Gray Jays were seen last week near Chamberlain Lake in northern Piscataquis county and 5 were reported from the Houlton area over the President’s Day weekend. American Crows appear to be increasing in numbers and spreading out around the countryside. A Common Raven was seen carrying a stick in Mount Chase…an early nest builder for sure!

The Great Backyard Bird Count produced a bunch of interesting discoveries during the count weekend of the 15th through the 18th. Reports included the first returning Horned Larks in Fort Fairfield, Boreal Chickadees found in Mars Hill and a Brown Creeper in Island Falls. A second over-wintering Tufted Titmouse for northern Maine, was reported in Island Falls on the count. The long-staying Presque Isle titmouse continues as the northern-most in the US!

Both White-breasted and Red-breasted Nuthatches turned up on the count in good numbers. Rare away from feeders in northern Maine, a White-breasted Nuthatch was seen near Chamberlain Lake northwest of Baxter Park last week. Ken Lamb and Trina Coffin photographed these nuthatches in Presque Isle (White-breasted)and Caribou (Red-breasted).

Northern Cardinals were seen in Caribou, Houlton and Presque Isle. The Caribou bird has begun to sing.

The Eastern Towhee continues on in Sherman Mills and according to the GBBC maps, appears to be the northern-most individual of this species on the continent! The bird is reported to be coming to the feeder daily.

Snow Buntings are reappearing in good numbers as winter winds down. Double digit counts were reported from flocks in Ashland, Caribou, Patten, Presque Isle, Smyrna, Washburn and Woodland. Paul Cyrs Game camera captured a couple of squabbling buntings at one of his feeding stations in Presque Isle.

The over-wintering Rusty Blackbird continues in Presque Isle and was seen as recently as the 26th.


Finch highlights this period included three Hoary Redpolls at a feeder in Mount Chase, a Red Crossbill in Island Falls and House Finches at northern outposts in Caribou and Houlton. Carroll Knox documented his House Finch in Caribou with this photo. Both American Goldfinches and Pine Siskins were seen as increasing in numbers, following the lead of Common Redpolls which are dominating counts at many area feeders. Rare this winter, Purple Finches were seen in Washburn and Mars Hill.

Pine Grosbeaks remain widespread and numerous throughout the county. Evening Grosbeaks are more spotty, but good sized flocks are still being reported. 50+ of each species visit my feeders daily in Woodland.

3 comments:

Sandpiper said...

Great report! I'm itching to get back up to Acadia again. You have some great shots. I like the lead picture of the Hairy, and are those Snow Buntings? I've only seen one Snow Bunting ever, so I'm not sure.

Bill Sheehan said...

Thanks Sandpiper. I too, love Patty's HAWO shot. Its a great image of a common bird and I think it tells a story if you look close.

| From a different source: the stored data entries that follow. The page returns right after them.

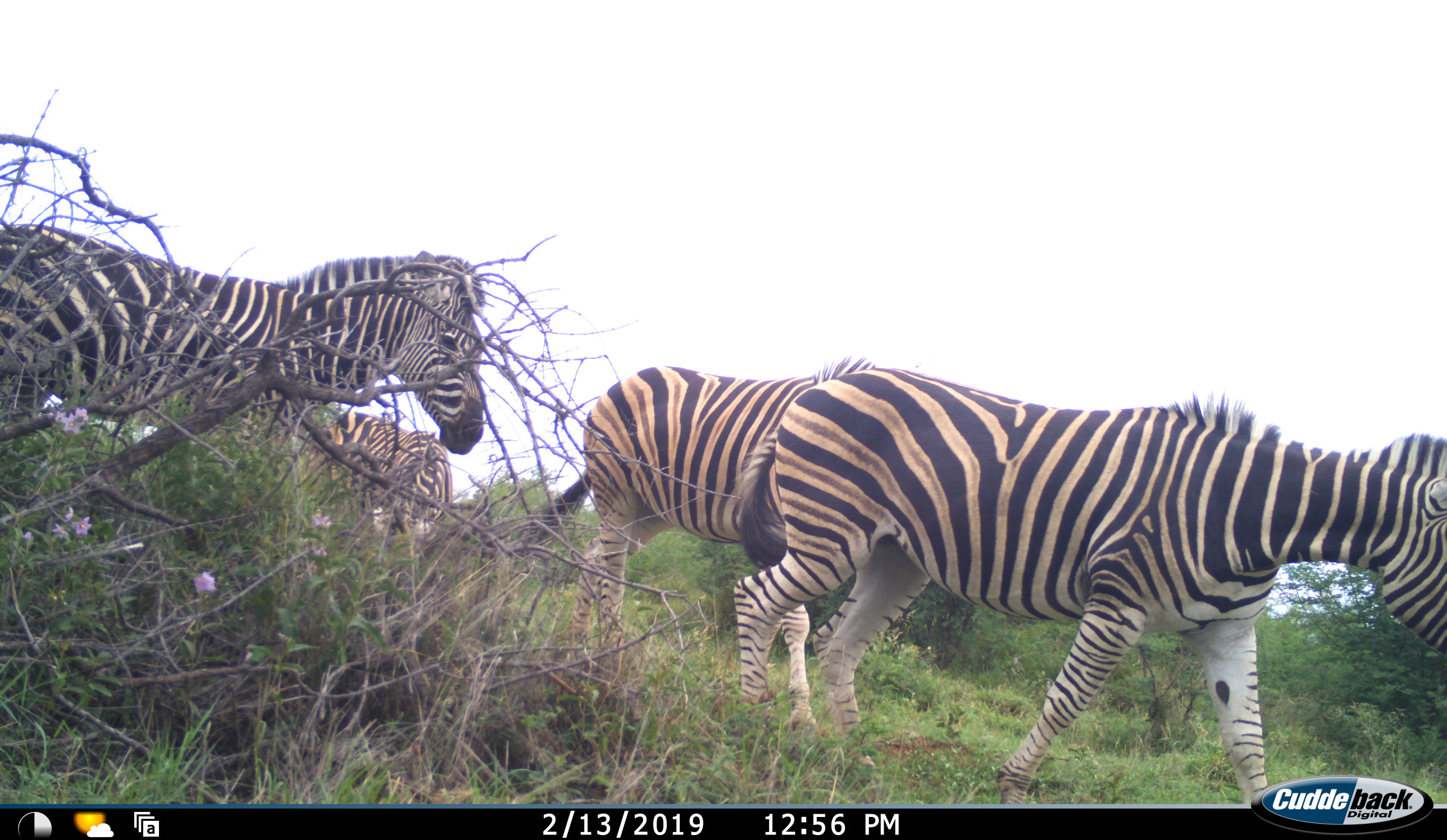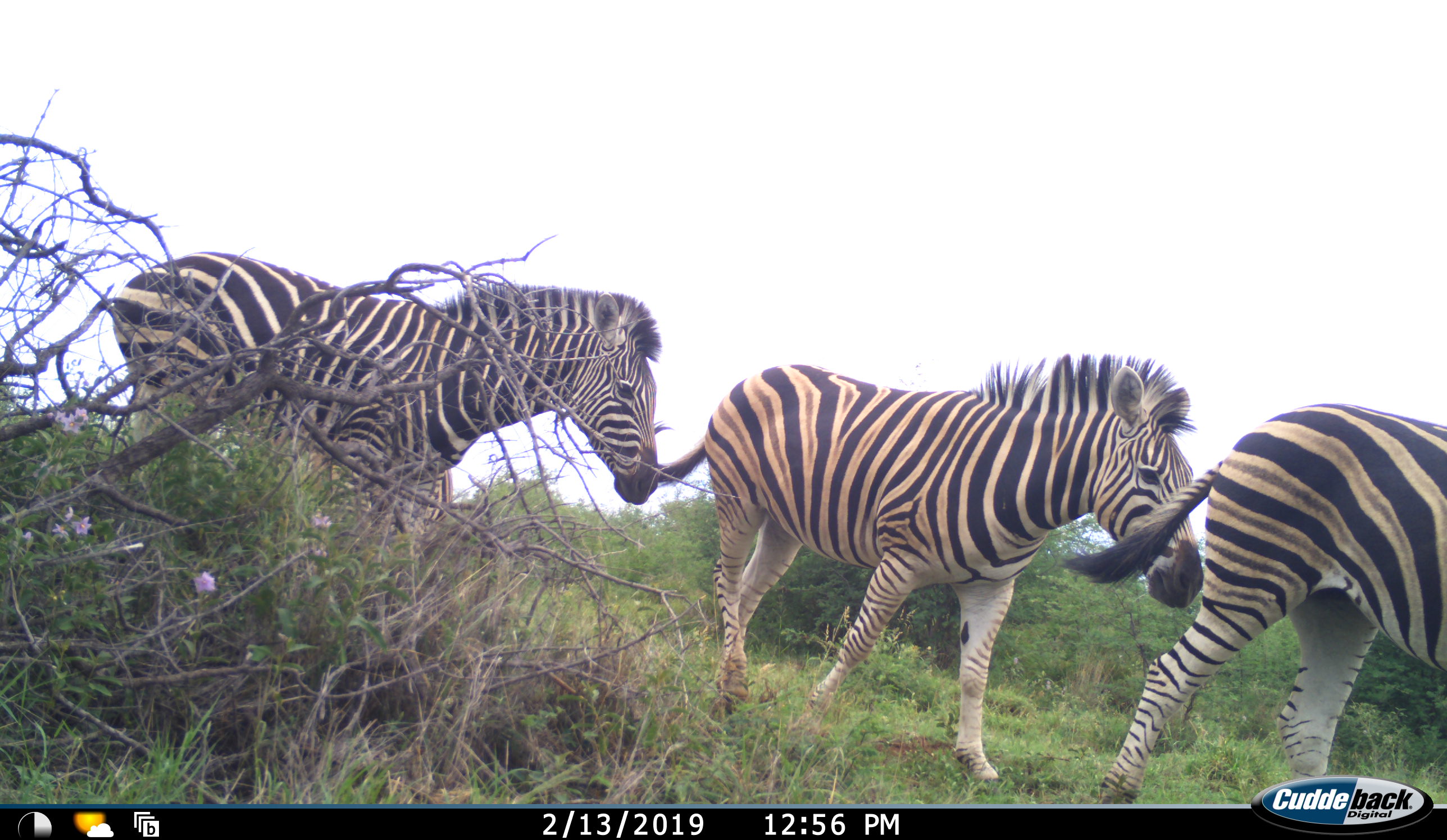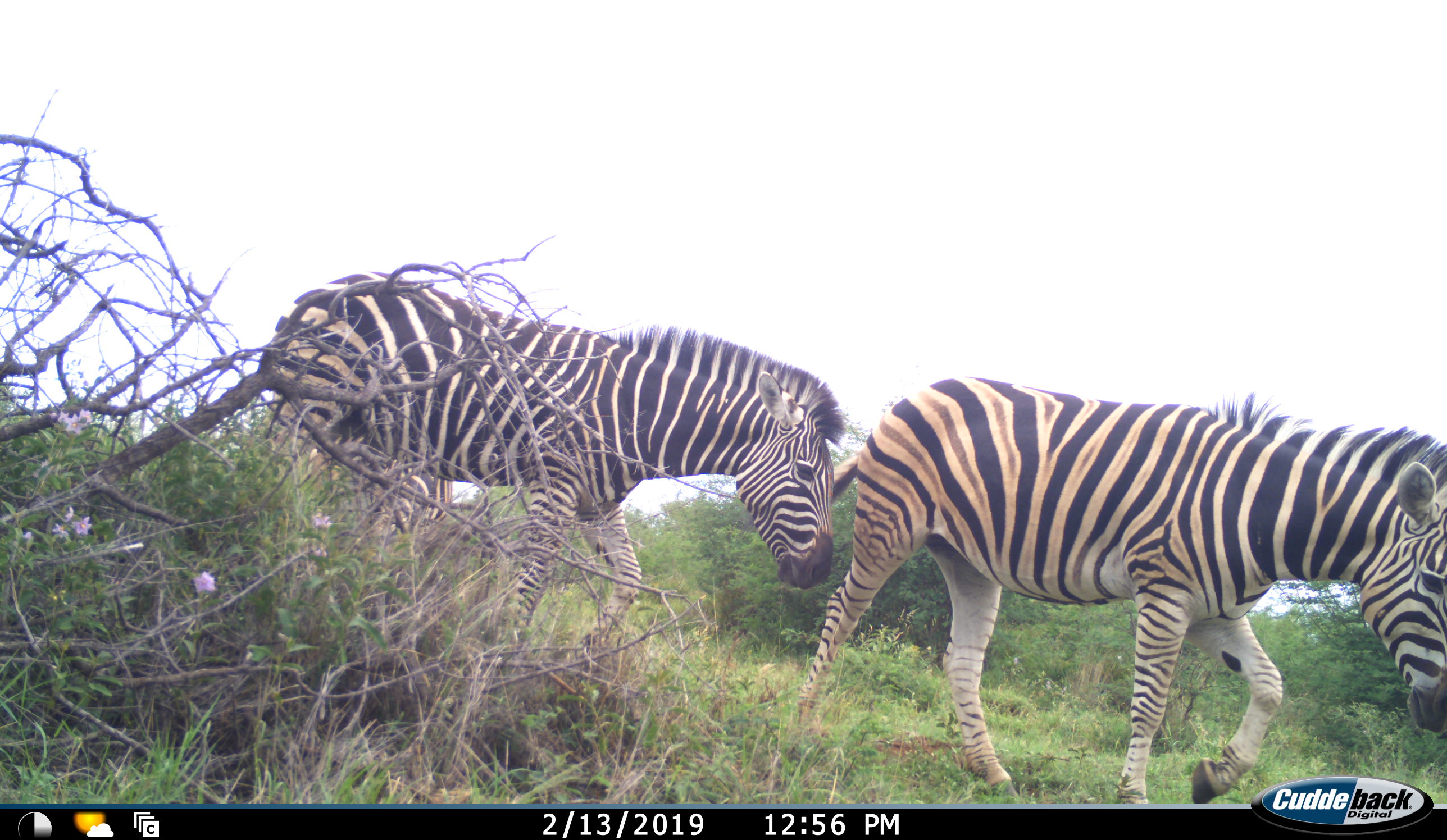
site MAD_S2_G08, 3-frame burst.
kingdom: Animalia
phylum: Chordata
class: Mammalia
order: Perissodactyla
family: Equidae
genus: Equus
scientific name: Equus quagga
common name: plains zebra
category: zebraplains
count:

This is an unusual pose for a woodpecker-on a small branch, rather than clinging to a trunk or larger branch. I imagine after an ice storm, the trunks are probably covered with ice and tough to hold on to... I think the bird looks unsure of what its going to do and is checking things out. The sparkling ice in the background and the dripping icicles show the sun is strong and worst is probably over...

As for Paul's Snow Bunting shot, I like that you get a good close look at the variable winter plumage of these birds. Though you probably wouldn't know it from seeing just one they have a lot of brown on them in winter.

Sandpiper said...

Thanks for explaining things so nicely, Bill. I enjoy your blog.